Exercise brief
Print every entry exactly as written and exclude all images.

Information supplied START

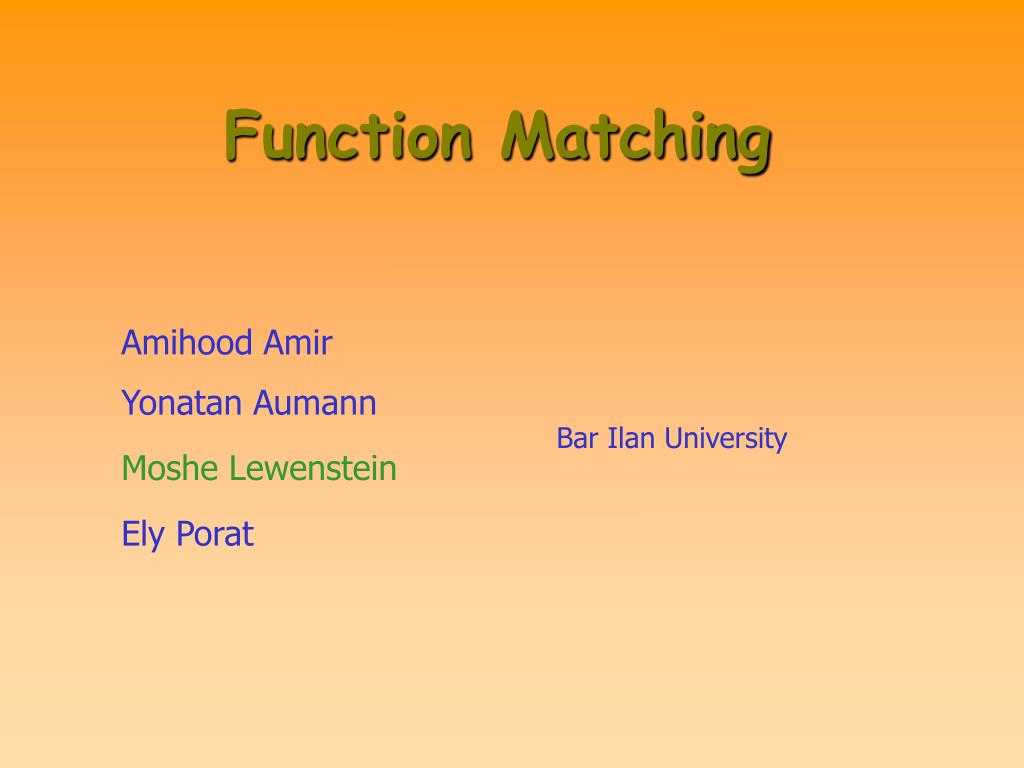 Function Matching

Amihood Amir

Yonatan Aumann

Moshe Lewenstein

Ely Porat

Bar Ilan University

Information supplied END

Written response
 Function Matching

Amihood Amir

Yonatan Aumann

Moshe Lewenstein

Ely Porat

Bar Ilan University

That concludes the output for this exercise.